Bueno, querido lector. ¿Cómo va? Supongo que está muertito de miedo. Hombre, yo un poco también lo estoy. Pero como bien dice mi amigo Antonio: «Si Dios lo ha permitido, será por un bien mayor». Así es. Debemos agradecer a Dios todo lo que nos pasa, y esto incluye lo malo. ¡Piense en el aprendizaje que podemos sacar de esta historia!: ya conocemos mucho sobre la verdadera existencia del demonio, y ahora Antonio nos ha hablado de las casas malditas, del poder brutal de una bendición sacerdotal y de los sacramentales. Todo es ganancia. Así que no se asuste y siga leyendo: verá cómo esta oración le calma el latido alarmado de su corazón.

ORACIÓN DE LIBERACIÓN (DE MONSEÑOR MORALES)

Señor Nuestro Jesucristo: te adoro, te alabo, te bendigo, gracias por tu infinito amor por el que te has hecho uno de nosotros naciendo de la Virgen María y por el que subiste a la cruz para dar tu vida por nosotros.

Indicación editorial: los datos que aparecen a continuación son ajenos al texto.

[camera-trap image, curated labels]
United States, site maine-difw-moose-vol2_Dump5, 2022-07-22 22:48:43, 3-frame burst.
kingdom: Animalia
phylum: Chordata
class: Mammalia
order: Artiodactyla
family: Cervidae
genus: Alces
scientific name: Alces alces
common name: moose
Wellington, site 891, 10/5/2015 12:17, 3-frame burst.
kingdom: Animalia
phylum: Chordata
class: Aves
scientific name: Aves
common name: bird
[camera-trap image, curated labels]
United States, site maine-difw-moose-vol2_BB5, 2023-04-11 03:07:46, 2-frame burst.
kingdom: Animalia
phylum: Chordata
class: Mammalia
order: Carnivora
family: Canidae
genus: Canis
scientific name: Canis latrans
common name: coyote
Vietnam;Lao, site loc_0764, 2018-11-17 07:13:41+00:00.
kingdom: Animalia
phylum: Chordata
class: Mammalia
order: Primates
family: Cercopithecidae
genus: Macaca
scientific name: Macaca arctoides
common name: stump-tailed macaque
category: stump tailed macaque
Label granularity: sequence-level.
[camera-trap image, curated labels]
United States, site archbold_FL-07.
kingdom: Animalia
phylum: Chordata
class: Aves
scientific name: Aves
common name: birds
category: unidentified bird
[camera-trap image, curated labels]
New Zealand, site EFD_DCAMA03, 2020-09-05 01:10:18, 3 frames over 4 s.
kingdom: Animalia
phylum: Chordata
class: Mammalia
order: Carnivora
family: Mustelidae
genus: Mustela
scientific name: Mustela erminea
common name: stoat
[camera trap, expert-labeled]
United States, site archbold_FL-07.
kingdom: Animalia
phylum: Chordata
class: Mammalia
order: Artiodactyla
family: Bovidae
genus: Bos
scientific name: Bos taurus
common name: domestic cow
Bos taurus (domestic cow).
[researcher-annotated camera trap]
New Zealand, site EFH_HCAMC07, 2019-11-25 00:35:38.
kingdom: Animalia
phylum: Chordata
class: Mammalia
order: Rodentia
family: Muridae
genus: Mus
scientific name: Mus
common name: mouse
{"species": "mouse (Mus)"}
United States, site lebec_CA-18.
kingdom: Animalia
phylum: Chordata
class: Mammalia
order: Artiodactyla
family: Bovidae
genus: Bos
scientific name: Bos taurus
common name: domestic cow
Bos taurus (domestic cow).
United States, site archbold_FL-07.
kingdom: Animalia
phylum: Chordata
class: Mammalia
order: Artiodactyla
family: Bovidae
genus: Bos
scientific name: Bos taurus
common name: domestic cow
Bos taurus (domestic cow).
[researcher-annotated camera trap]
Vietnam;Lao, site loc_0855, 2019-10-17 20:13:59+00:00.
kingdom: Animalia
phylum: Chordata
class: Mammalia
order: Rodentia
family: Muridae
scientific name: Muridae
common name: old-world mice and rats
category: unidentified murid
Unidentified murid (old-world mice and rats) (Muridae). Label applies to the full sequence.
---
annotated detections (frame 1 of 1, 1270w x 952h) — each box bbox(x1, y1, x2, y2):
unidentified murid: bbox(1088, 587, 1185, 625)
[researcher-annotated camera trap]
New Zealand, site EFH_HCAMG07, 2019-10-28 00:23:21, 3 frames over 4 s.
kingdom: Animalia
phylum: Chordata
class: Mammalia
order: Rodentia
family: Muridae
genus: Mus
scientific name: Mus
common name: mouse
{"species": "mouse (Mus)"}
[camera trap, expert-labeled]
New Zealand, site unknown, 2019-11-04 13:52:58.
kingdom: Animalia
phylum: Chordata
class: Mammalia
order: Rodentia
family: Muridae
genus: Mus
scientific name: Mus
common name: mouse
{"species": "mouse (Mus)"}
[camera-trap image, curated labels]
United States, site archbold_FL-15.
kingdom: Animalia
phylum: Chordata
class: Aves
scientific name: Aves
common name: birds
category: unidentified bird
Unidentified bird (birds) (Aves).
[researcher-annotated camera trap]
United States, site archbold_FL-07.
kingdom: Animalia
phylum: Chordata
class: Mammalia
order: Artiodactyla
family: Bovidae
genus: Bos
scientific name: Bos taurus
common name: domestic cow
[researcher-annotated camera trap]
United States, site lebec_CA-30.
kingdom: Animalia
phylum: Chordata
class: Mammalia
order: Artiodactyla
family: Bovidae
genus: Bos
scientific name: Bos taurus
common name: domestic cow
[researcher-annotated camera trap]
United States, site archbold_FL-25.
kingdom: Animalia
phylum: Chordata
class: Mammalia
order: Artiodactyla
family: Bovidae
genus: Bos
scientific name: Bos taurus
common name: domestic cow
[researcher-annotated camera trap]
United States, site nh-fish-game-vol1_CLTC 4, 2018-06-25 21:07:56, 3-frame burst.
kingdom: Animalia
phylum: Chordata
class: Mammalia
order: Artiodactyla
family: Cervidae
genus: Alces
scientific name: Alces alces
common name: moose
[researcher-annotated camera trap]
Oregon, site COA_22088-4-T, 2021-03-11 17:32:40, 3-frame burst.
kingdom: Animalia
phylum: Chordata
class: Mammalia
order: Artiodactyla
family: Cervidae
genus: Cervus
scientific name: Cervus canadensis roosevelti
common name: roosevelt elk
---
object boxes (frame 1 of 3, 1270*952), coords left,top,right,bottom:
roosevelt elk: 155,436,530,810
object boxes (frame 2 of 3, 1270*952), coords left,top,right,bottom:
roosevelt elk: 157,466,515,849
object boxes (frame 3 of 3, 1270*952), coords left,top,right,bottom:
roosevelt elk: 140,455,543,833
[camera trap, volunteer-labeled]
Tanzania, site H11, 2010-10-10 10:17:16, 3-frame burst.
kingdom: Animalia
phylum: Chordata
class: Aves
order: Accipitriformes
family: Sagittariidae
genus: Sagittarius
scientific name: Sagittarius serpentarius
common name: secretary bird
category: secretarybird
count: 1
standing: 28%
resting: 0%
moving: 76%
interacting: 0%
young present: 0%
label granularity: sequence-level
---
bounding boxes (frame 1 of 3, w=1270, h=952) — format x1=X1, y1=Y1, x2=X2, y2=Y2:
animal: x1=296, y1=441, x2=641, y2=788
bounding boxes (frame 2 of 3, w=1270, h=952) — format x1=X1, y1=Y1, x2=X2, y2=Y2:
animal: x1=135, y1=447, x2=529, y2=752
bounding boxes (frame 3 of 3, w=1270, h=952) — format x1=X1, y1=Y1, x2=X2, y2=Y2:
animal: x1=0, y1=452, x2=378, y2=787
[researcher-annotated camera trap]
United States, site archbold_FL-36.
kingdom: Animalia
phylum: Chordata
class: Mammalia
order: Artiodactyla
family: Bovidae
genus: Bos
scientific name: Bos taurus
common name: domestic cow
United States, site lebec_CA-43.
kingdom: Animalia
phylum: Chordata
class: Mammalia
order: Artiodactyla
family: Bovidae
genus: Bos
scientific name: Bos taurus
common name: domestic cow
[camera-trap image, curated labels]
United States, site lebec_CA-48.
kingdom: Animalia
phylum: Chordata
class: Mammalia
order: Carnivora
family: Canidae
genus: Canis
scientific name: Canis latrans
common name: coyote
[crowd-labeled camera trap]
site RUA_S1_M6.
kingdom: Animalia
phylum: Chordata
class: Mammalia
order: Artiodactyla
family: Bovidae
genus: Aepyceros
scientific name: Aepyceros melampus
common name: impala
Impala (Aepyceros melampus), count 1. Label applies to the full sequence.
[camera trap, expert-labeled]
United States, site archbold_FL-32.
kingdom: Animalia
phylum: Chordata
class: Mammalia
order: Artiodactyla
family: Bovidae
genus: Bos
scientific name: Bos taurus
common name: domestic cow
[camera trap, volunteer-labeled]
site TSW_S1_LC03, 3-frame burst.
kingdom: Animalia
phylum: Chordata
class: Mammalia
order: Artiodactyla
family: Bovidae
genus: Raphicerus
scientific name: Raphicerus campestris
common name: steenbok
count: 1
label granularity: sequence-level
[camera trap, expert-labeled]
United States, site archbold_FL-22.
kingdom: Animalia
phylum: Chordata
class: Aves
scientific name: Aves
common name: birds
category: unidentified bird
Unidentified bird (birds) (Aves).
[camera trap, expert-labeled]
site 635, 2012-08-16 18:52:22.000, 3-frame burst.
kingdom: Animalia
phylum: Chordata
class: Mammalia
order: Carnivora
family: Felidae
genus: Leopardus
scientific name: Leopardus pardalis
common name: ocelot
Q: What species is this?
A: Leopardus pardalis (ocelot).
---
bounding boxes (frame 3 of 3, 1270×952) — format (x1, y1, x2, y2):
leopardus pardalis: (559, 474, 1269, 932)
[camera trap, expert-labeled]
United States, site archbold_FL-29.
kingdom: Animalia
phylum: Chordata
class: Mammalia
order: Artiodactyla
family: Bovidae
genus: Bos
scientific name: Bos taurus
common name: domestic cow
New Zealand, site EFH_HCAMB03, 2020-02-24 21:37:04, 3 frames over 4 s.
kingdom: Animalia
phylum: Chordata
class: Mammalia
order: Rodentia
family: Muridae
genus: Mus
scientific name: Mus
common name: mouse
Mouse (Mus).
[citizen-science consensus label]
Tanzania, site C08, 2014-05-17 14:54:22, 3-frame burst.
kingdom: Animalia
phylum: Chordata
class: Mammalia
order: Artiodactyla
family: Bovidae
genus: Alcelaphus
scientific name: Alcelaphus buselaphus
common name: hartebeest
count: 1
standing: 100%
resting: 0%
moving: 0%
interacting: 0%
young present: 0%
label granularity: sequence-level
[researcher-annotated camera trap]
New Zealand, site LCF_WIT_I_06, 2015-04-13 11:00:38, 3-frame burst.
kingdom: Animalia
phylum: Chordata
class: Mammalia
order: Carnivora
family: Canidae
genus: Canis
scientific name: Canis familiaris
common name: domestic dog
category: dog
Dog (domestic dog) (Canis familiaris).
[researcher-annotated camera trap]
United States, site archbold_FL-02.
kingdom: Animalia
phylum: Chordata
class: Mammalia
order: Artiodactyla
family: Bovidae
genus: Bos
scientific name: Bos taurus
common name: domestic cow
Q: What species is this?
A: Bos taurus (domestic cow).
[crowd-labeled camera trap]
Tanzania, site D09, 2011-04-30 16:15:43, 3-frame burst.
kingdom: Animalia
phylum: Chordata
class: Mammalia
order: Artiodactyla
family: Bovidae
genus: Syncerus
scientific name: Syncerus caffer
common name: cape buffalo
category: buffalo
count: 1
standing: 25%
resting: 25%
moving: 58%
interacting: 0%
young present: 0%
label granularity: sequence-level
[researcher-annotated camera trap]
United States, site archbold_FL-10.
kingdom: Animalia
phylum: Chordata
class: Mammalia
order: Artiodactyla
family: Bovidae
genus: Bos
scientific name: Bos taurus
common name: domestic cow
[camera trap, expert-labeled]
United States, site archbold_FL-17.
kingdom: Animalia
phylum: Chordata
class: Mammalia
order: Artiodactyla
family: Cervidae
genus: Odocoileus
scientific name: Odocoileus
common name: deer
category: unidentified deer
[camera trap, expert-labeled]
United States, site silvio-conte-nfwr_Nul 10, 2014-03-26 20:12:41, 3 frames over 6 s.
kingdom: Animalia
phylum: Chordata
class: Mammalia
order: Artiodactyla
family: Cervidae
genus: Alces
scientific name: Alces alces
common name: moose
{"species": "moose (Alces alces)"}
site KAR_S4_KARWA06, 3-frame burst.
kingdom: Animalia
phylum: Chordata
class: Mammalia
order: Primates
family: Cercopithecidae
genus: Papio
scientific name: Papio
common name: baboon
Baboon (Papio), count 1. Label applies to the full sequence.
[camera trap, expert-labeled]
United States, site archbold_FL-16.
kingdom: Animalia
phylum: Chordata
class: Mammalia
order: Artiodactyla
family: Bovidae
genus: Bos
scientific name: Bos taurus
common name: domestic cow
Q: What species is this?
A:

Gracias por tu sangre preciosísima con la que nos has redimido.

Con tu preciosa sangre, brotada de tu sagrada sien traspasada por espinas: cúbrenos, séllanos, lávanos, purifícanos, libéranos, destruye en nosotros todo pecado, toda iniquidad, todo poder maligno, todo poder satánico.

Con tu sangre preciosa brotada de tu costado abierto por la lanza: cúbrenos, séllanos, lávanos, purifícanos, libéranos, destruye en nosotros todo pecado, toda iniquidad, todo poder maligno, todo poder satánico.

Con tu sangre preciosa brotada de todo tu cuerpo llagado por los azotes: cúbrenos, séllanos, lávanos, purifícanos, libéranos, destruye en nosotros todo pecado, toda iniquidad, todo poder maligno, todo poder satánico».

Gloria al Padre, al Hijo y al Espíritu Santo, como era en un principio, ahora y siempre por los siglos de los siglos. Amén (Se repite esta oración de gloria tres veces).